Of course, the mash is only as good as the malts used. For a beer like Bulldog, Schindler uses Pilsner malt and Weyermann Carafa® Special to achieve a color of 31–33 SRM (60–65 EBC). Salvator, which they brew at the main brewery to provide the volume necessary, is most likely made from Munich malt and a single decoction. 

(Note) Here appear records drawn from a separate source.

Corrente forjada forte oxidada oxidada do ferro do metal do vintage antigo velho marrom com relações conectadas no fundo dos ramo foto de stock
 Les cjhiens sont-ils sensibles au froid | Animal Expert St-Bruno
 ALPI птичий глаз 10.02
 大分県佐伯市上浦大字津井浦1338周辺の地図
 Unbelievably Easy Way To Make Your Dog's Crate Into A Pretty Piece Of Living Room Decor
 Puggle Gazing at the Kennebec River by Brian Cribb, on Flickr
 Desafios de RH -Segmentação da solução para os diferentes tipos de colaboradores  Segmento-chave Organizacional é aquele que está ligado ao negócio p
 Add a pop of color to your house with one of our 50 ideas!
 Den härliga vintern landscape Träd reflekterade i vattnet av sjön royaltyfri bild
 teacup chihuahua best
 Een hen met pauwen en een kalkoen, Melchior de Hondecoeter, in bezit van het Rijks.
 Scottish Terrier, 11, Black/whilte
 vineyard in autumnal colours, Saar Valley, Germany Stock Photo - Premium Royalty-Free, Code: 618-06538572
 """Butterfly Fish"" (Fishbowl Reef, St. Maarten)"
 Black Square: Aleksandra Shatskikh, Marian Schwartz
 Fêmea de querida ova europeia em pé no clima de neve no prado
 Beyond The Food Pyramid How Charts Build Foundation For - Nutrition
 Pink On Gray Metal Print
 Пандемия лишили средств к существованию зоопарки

They hop most of their beers with bittering additions only. Schindler told me that “less is more” when it comes to hopping. They do not use mash hopping and no dry hopping, with an exception for the amber, which gets 7–8.8 oz. in 17 barrels (0.22–0.28 oz. per gallon or 1.7–2.1 g/L) of dry hopping to give it a bit of hop aroma “without it seeming like it was dry hopped.” On their delicious helles, they use some whirlpool hops, but it is not dry hopped. Schindler stressed that the goal is a fine bitterness and pH plays a significant role. They adjust their mash, if necessary, and shoot for a pH of under 5.0 for IPA and under 5.2 for lagers at the end of a 60-minute boil. 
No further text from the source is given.